We were also hit on to vote for a particular individual who I personally think is full of it. I’ve heard him speak on a number of issues over the years, and discovered that he will tell you whatever you want to hear. I knew enough about him to know that I would never vote for him. There were other people running, of course, but I didn’t know enough about them to take a swag at them. There were flyers on our doorknobs, editorials, position statements in the paper, televised speeches, websites. But when you’re on two to four planes a week, it’s hard to keep up. And therefore it’s hard to make informed decisions.

But when you’re in charge of identity, access, security, and compliance, you can’t use that excuse. You MUST make informed decisions. And you need to provide justifications for your decisions. If you provide access to a user, if you provide entitlements, if you recertify somebody’s existing entitlements, you need to have all the necessary info in front of you.

It’s all about having all that info, right? So you want the info to be there, and you want that info EASILY RETRIEVED. I mean, you’ve always got the data someplace, but the trick is to have it handy. It’s a pain in the wazoo if you need to print a bunch of reports, correlate them, perform a ton of queries. Ouch.

Imagine you get a workflow-driven request to approve somebody’s access. And imagine it’s somebody you don’t know. You could make a bunch of calls, send some emails or texts, and then make the decision. Better yet, the system could instantly cough up what other entitlements this user has, his entire profile, his risk score. You could call up who else in the workflow chain has already approved it, or who else would follow you in the decision tree. This would let you make that informed decision. It would also, let’s be honest, be a little CYA.

And now it’s time to certify existing user access.

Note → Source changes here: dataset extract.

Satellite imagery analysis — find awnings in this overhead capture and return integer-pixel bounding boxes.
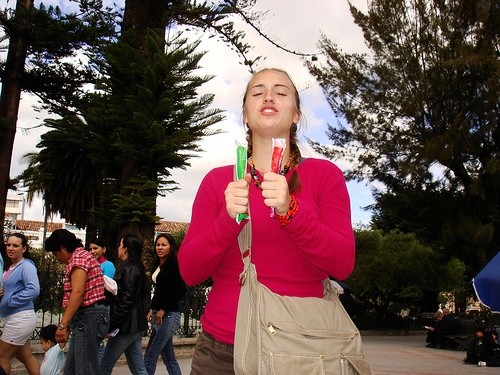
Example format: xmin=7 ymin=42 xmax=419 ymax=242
xmin=470 ymin=250 xmax=500 ymax=315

Should the user in front of you keep his access? Should he lose it? Do you know enough about him to make any kind of decision?

Ideally, you would have immediate access to what else that person has access to. His roles. His entitlements. And once again, for CYA, you might want to know his certification history.

If there’s some question in your mind as to whether the user has the access legitimately, you might want to know how he got it in the first place. Did he request it? Did his manager request it for him? Was it given to him automatically by the system once he was entered into the HR system? Any of these lend to legitimacy. But if you can’t tell HOW he got it, it might be a clue that he backdoored into it. For example, he may have gotten membership in an Active Directory group via that poor man’s provisioning tool, the AD admin console. Big no-no. And maybe he SHOULD have the access, but didn’t get it the right way, meaning it’s poorly documented, so he needs to lose it, then come back in the right way.

This is one of the reasons I dig the latest version of Oracle Identity Governance. I can always access the information I need in order to make those informed decisions. It keeps me secure, it keeps me compliant, and most importantly, it keeps me out of trouble. I don’t want to elect village trustees who might set the town on fire, and I don’t want people having access they shouldn’t have because they might set the entire company on fire.